Трижды в год герцог устраивает пышные празднества — в Лилльбонне на Рождество, в Фекаме на Пасху и в Кане или Фалезе на Троицын день. Любит он наезжать и в Руан; ему нравится вести беседы с простыми людьми под сенью деревьев или на паперти. Повелителя нашего можно часто видеть в окружении свиты, следующей за ним повсюду, — сенешала, коему надлежит следить за порядком и приготовлением блюд, канцлера, хранителя хартий и герцогской печати, камергера, отвечающего за герцогскую казну, коннетабля, главнокомандующего герцогскими войсками, главного виночерпия, капелланов и советников. Нас сопровождают и дамы, соперничающие между собой в великолепии кружевных блио[47], мантилий и изяществе сапожек.

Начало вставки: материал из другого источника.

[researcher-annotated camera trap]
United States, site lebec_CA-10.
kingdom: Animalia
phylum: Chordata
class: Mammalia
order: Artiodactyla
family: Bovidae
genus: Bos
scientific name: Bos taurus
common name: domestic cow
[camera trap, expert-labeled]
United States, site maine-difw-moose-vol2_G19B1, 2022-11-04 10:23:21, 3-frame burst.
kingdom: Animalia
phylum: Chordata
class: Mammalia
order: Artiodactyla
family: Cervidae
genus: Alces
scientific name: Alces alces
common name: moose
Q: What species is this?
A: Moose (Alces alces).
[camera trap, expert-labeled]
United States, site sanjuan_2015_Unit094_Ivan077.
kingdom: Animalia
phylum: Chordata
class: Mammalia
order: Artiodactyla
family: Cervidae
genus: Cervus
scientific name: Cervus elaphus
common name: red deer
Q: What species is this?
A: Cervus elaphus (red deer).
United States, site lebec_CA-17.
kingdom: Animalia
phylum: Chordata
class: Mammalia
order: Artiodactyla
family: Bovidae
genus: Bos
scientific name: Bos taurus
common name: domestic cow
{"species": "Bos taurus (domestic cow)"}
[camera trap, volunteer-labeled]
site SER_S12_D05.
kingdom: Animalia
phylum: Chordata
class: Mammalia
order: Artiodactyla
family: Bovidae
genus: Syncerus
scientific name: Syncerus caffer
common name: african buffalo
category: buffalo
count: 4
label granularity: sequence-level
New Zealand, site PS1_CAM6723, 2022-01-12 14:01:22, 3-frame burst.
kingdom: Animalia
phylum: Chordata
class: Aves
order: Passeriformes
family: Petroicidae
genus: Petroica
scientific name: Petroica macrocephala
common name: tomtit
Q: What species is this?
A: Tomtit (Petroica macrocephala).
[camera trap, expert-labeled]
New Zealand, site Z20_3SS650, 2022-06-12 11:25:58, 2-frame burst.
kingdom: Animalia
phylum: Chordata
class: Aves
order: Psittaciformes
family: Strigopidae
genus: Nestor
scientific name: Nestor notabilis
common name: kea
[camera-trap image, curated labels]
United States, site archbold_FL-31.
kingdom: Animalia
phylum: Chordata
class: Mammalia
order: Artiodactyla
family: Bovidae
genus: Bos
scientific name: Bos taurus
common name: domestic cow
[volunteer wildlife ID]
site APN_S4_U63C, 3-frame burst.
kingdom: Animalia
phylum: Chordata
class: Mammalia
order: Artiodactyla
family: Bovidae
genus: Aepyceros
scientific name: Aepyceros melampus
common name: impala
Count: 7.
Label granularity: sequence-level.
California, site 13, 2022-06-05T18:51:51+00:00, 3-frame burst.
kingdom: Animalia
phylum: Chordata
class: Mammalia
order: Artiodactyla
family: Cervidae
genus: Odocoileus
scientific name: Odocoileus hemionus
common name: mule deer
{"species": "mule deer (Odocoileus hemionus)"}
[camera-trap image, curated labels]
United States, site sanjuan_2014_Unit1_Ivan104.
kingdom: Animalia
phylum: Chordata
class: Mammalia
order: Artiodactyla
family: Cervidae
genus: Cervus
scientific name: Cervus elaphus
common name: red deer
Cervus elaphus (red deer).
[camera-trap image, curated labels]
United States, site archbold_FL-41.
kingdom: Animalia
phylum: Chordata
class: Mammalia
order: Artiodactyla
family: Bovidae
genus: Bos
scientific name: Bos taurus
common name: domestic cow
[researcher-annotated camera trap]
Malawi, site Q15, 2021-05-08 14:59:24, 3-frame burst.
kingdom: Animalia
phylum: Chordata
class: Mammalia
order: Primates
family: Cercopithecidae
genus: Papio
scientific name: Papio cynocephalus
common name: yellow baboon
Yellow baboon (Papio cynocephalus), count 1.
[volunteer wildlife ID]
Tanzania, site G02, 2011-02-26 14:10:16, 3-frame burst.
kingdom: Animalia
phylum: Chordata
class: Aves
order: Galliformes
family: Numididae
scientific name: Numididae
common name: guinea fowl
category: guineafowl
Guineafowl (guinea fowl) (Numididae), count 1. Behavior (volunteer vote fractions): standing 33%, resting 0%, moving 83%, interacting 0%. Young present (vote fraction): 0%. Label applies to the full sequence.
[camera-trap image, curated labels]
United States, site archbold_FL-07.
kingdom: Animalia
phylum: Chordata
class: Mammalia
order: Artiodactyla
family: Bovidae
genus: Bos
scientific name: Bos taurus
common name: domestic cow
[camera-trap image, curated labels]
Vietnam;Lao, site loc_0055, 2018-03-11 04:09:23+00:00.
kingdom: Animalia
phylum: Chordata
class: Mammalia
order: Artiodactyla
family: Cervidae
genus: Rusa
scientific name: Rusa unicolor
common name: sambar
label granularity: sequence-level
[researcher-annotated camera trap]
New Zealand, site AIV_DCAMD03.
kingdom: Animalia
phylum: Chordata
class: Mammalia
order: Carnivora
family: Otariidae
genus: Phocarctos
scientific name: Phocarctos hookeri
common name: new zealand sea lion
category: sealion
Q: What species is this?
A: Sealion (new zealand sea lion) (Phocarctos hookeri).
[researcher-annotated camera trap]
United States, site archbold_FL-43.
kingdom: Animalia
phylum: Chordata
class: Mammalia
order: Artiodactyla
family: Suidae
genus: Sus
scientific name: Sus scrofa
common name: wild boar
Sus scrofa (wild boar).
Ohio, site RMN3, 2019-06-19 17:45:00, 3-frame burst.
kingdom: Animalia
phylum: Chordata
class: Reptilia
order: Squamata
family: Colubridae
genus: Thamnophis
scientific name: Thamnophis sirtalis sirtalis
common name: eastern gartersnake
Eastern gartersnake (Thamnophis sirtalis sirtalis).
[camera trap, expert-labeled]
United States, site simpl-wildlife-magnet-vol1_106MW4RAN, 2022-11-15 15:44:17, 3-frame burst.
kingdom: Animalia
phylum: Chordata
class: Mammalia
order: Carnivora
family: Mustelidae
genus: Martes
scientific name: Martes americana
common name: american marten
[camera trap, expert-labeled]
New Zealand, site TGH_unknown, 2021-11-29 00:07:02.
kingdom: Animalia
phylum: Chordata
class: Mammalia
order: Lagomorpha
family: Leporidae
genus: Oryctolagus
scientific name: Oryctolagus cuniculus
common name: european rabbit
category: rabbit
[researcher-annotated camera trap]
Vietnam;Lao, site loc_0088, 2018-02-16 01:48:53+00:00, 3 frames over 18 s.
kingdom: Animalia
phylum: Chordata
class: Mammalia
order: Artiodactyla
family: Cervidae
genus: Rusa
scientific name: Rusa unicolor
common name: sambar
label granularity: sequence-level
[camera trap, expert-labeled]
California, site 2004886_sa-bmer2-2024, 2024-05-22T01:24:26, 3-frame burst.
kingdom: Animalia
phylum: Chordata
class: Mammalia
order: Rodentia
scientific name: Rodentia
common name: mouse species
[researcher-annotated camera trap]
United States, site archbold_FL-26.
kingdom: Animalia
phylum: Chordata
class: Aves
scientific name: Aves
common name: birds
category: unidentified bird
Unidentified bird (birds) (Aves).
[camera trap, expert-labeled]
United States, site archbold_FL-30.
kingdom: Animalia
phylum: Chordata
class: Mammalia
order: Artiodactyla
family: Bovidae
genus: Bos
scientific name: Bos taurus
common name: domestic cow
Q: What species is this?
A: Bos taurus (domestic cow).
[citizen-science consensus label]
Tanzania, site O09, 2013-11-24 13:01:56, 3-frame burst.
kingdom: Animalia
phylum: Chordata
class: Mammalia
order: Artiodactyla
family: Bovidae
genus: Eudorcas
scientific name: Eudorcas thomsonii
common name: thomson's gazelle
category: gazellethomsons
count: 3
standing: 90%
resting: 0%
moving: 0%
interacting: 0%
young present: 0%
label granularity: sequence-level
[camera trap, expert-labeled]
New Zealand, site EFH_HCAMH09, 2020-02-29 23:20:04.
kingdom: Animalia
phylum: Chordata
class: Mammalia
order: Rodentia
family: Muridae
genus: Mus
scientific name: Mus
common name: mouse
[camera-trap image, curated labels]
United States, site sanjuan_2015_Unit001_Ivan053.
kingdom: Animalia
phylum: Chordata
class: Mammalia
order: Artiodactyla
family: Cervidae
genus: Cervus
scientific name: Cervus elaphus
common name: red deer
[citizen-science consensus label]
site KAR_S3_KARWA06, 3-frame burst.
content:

Однако герцог ни в чем не терпит излишеств. Он, как известно, одержим одной-единственной и всепоглощающей страстью — охотой! Теперь-то я знаю: на охоте он давал волю своей недюжинной силе, накопившейся энергии и сдерживаемой до тех пор здоровой злости. Оруженосцы сопровождали его в лес по очереди — то была величайшая из привилегий для нас. В зависимости от того, тяготило его что-либо или нет, он или хранил молчание, или балагурил с нами за компанию, однако при этом все же держал нас на расстоянии. Герару за невольную насмешку он однажды чуть было не дал отставку. Но стоило только пустить в небо соколов, как герцог тут же забывал о нашем присутствии и превращался в неистового охотника. Дичь, упущенную ловчими птицами, он подстреливал из лука — пущенная им стрела редко пролетала мимо цели. Потом мы возвращались в замок, и по дороге он вел с нами задушевный разговор, как человек, только что оправившийся после изнурительной лихорадки.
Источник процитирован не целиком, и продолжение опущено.